#### Tasks to carry out
1. In the article on prussic acid in sorghum-family forage, list every cause of dangerous wilting that it names.
2. Echo the passage from the article on prussic acid in sorghum-family forage, starting with "When sorghum-family forages" and going on through "reduce the risks.".

#### Text section
- - - -

Frosted sorghum-sudangrass pasture poses prussic acid poisoning risk

Sorghum-family plants can contain prussic acid that is potentially lethal to livestock.

Forage sorghum, sudangrass and sorghum-sudangrass hybrids (sudax) are exceptionally heat and drought tolerant annual crops that are used for cover, grazing, green chop, hay and silage. Because of the drought and hay shortage, many acres of these crops have been planted this year for emergency forage in Michigan. The recent rains boosted growth and many producers are grazing the forage. Care is needed when utilizing these forages for cattle, sheep and goats because of risks related to prussic acid poisoning. Forages in the sorghum family should never be fed to horses because of risk of a poorly understood but sometimes fatal urinary problem.

All sorghum family plants can cause prussic acid or cyanide poisoning in livestock. These plants contain a secondary compound called dhurrin, which is enzymatically converted to toxic prussic acid, also called hydrocyanic acid, in wilting forage. Dangerous wilting can be caused by drought, frost, cutting, trampling, or even just by chewing. Prussic acid poisoning can kill animals quickly. Animals develop some tolerance if they are continuously pastured on these forages, but producers should be alert to any conditions that cause sudden wilting of the forage. Leaves contain more toxin than stems. Toxicity potential is greatest in seedlings, lush, dark green new leaves, droughty forage and frosted forage. Because of concentration of toxin in new leaves, sorghum forages should never be grazed or fed as green chop until plants are at least 18 to 24 inches tall. This is approximately belly high on a mature cow.

Prussic acid poisoning is a veterinary emergency. Signs can occur as soon as 10 minutes after consuming a toxic dose. Prussic acid interferes with the ability of blood to carry oxygen, causing animals to die of suffocation. Affected animals show labored breathing, excitement, gasping, convulsions, paralysis, staggering and death. Usually animals are simply found dead because progression is rapid and easily missed when animals are not under continuous observation.

When a killing frost is expected, animals should be removed from the pasture until the frost-killed herbage is completely dried (usually five to six days). If new shoots form after frost, animals should not be allowed to graze until the new shoots are 18 to 24 inches tall, because they may preferentially graze the new growth which will be high in prussic acid.

When sorghum-family forages are cut for hay, prussic acid dissipates as the hay dries and hays are safe to feed once bales have reached the stable storage phase. This is also why frosted sorghum-sudangrass is safe to graze after it has field-dried to “standing hay.” “Green” sorghum hays that are still in the heating phase should not be fed. Prussic acid is destroyed by ensiling and is gone by the time fermentation is complete. A good rule of thumb is to wait three weeks after harvest before feeding hay or silage made from sorghum-family forages.

Sorghum-family forages can be used safely, but require careful attention from producers to reduce the risks.

- - - -

#### Data shown
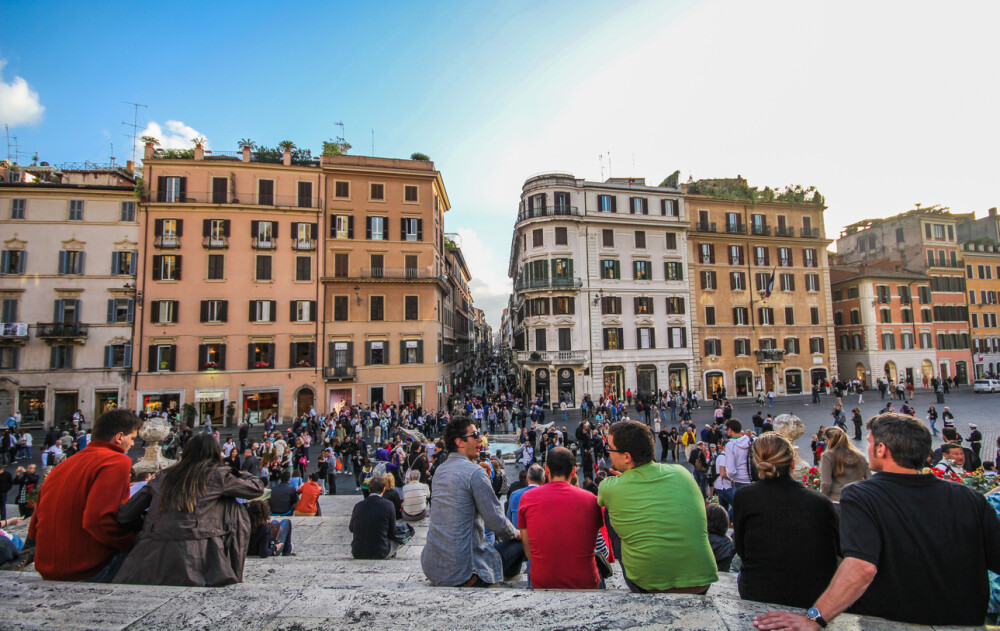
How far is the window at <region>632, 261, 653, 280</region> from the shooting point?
34.8 meters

- - - -

#### Responses for each task
1. Drought, frost, cutting, trampling, chewing

2.
When sorghum-family forages are cut for hay, prussic acid dissipates as the hay dries and hays are safe to feed once bales have reached the stable storage phase. This is also why frosted sorghum-sudangrass is safe to graze after it has field-dried to “standing hay.” “Green” sorghum hays that are still in the heating phase should not be fed. Prussic acid is destroyed by ensiling and is gone by the time fermentation is complete. A good rule of thumb is to wait three weeks after harvest before feeding hay or silage made from sorghum-family forages.

Sorghum-family forages can be used safely, but require careful attention from producers to reduce the risks.